Немота (о "Левиафане")


Эпиграф из Галича: "...Проступает пятном немота"

Знаете, что самое страшное в фильме "Левиафан"? Сам фильм. Если рассматривать его как художественное произведение.

Фильм исключительно правдив. Он точно пальпирует самые больные зоны общества – бандитизм во власти, бездуховность церкви, духовный кризис народа в целом, уродливость государства и беззащитность человека... Казалось бы – чего же больше?

Есть "чего больше". Художественность. Такое полотно должно потрясать, сотрясать душу. Не сотрясает. Автор хочет пробудить нас, докричаться до нашей души. Не получается. Не кричится. Голос сел.

Пять минут в начале и десять в конце. Или наоборот – в начале десять, а в конце пять. Вот и всё время, когда фильм смотрится как художественное произведение. Остальные два часа – скучно. Смотришь на часы. Ждешь, когда кончится...

Правда политическая и социальная есть, вот она – ее искать не надо. А художественной правды – нет. Схематичные, мало живые персонажи с неживой логикой поведения. Надуманная ситуация. Неуклюжие попытки оживить неживых обсценной лексикой, которые если чего и добавляют картине, то фотографичности, но никак не художественности.

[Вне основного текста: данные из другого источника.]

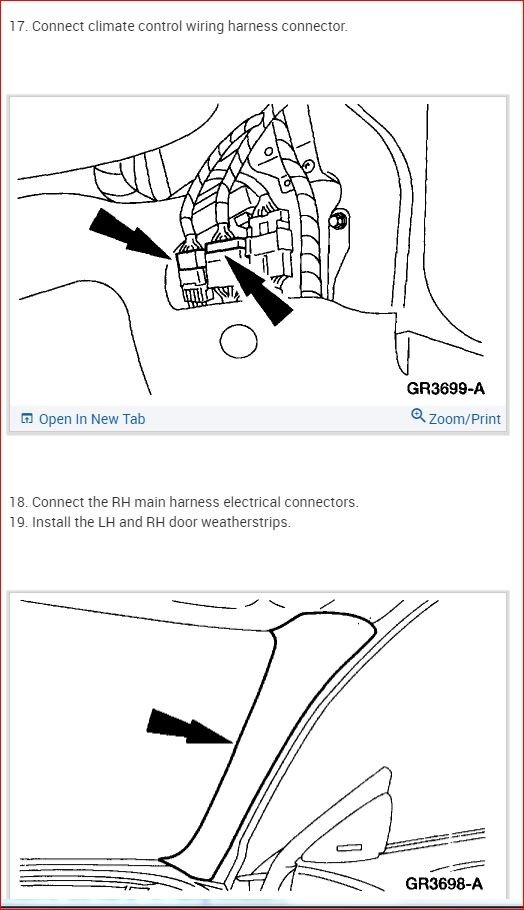 17. Connect climate control wiring harness connector.

GR3699-A

Open In New Tab

Zoom/Print

18. Connect the RH main harness electrical connectors.
19. Install the LH and RH door weatherstrips.

GR3698-A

Казалось, при таком замысле зритель должен отождествлять себя с главным героем и два часа жить мучаясь, раздавливаемым Левиафаном. Не получается. С таким героем невозможно отождествиться – слишком уж он схематичен. Другое возможное решение – отстранение зрителя от происходящего в позицию стороннего наблюдателя бесчинств Левиафана. Но и это не получается – непонятно ни что делает Левиафан, ни зачем.

Да и кто он такой, этот Левиафан – тоже непонятно. У этого образа в истории культуры есть два прочтения: библейское из книги Иова – страшная судьба, "Гнев Божий", и более современное, Гоббса – чудовище-государство, враждебное человеку. Вообще говоря, эти прочтения разные: библейское намного более широкое и требующее совсем иных средств осмысления по сравнению с конкретно-политическим анализом Левиафана-государства. Этот второй, гоббсовский Левиафан лишь одно из голов многоголового библейского чудовища. А может – и не голова даже, а так – просто одна из щупалиц. Похоже, что автор так и не определился с тем, о каком же Левиафане он говорит. А без такой ясной мысли невозможно и ясное изложение.

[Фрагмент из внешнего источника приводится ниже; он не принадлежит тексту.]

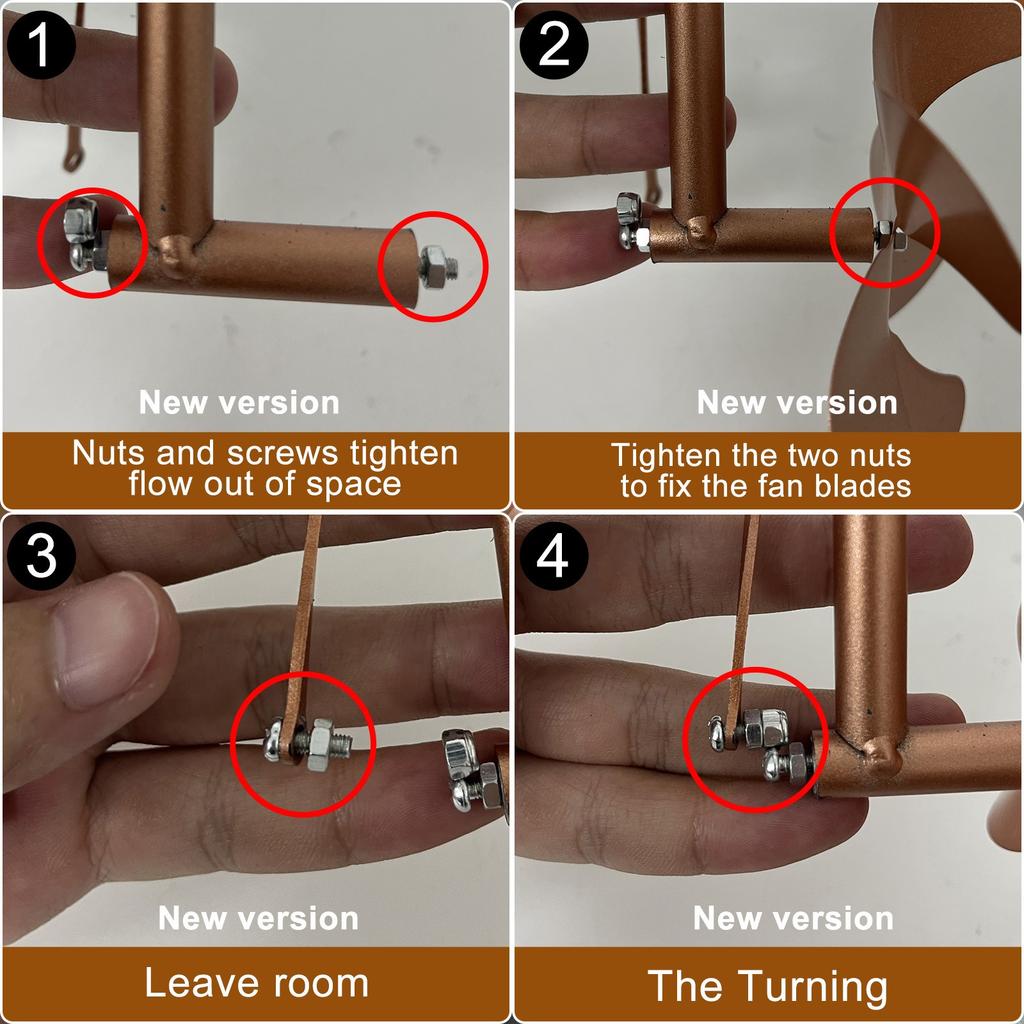 1

New version

Nuts and screws tighten flow out of space

2

New version

Tighten the two nuts to fix the fan blades

3

New version

Leave room

4

New version

The Turning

Кто они, наши мэры-митрополиты – гнев Господень, наказание нам за грехи наши? Или – просто результат нашей недоработки, ротозейства, беспечности и мечтательности, ставших причиной "косяков" в постсоветском строительстве общества или государства?

Впрочем, подробный разбор фильма в мою задачу не входит. При таком его идейном пафосе и без меня хватит искусствоведов в штатском, которые по косточкам разберут этого "Левиафана" и каждую косточку перемоют. Я же хочу сказать о другом – о том, что делает не звягинцевский, а вполне реальный Левиафан-Гнев Божий с душой народа. Не простонародья, а народа. Как это чудище перемалывает талант, творческий потенциал народа.

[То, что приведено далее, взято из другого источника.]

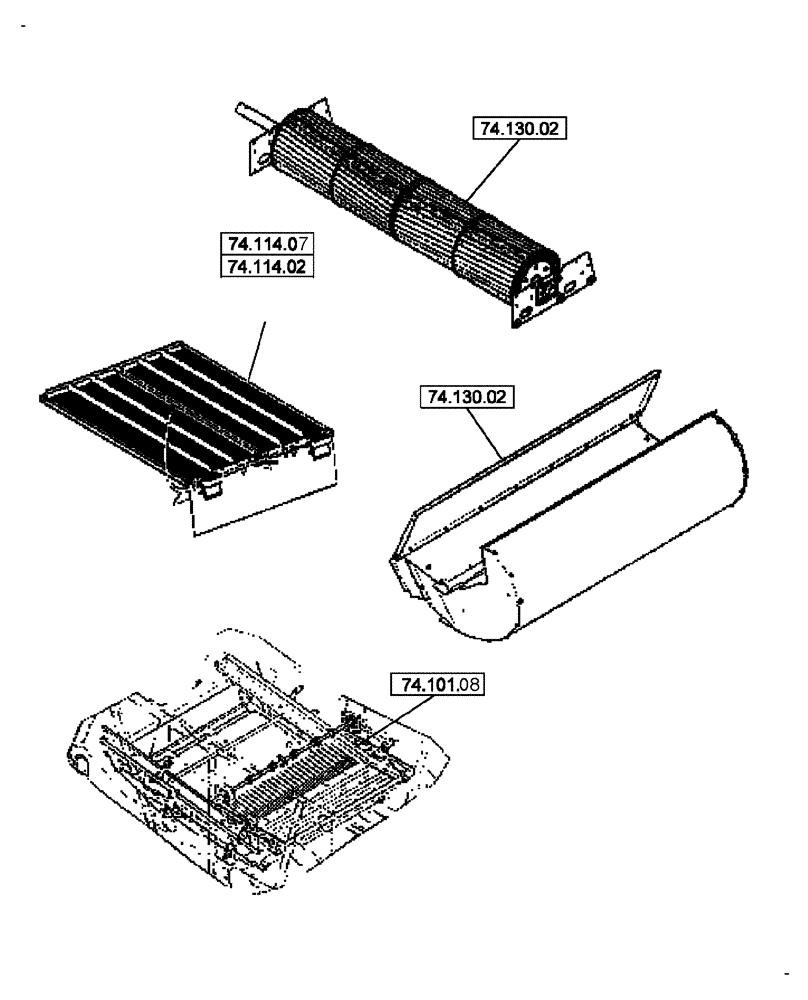 74.130.02

74.114.07
74.114.02

74.130.02

74.101.08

Когда вы смотрели в кино что-то по-настоящему талантливое? Ну, хотя бы уровня "Урги" того же Михалкова?

А ведь Михалков жив. И очень неплохо себя чувствует. А как чувствует себя его талант?

Ну, ладно, Михалков для интеллигентов (и не без причины, ох как не без причины) – как красная тряпка для быка. Но возьмем других наших классиков кино. Ведь многие еще живы. А что насчет их талантов?

Ну, ладно, они люди немолодые (хотя и немолодыми Феллини, Антониони или Бергман снимали вполне состоявшиеся фильмы). Возьмем молодых. Где они – новые тарковские? Тот же Андрей Звягинцев. Сравните (если можете, конечно) художественную сторону "Возвращения" и "Левиафана". И вам станет грустно.

Впрочем, точно так же можно назвать и другие громкие имена с таким же грустным направлением творческой эволюции.

А театр? Вы видели в последние годы что-то уровня любимовских "Зорь" или "Истории лошади" Розовского-Товстоногова?

А литература? Что-то уровня хотя бы "Путешествия дилетантов" или "Живи и помни"?

Вот в том-то все и дело. Мы, мы как народ становимся бесплодными. Творчески бесплодными. Дар божий, талант уходит от нас.

Мы не просто живем уродливыми жизнями внизу, в провинции. Наша элитно-столичная жизнь уродлива хотя и по другому, но не меньше. А Левиафан – он такая животина, которой уродство только покажи – вмиг приползает и принимается за свое: за высасывание из нас наших жизненных соков.

Он уже в этом деле преуспел немало. Но отнюдь не наелся. И вовсе не собирается нас оставлять. Да, и понятно. Ведь мы так охотно его кормим. Собой.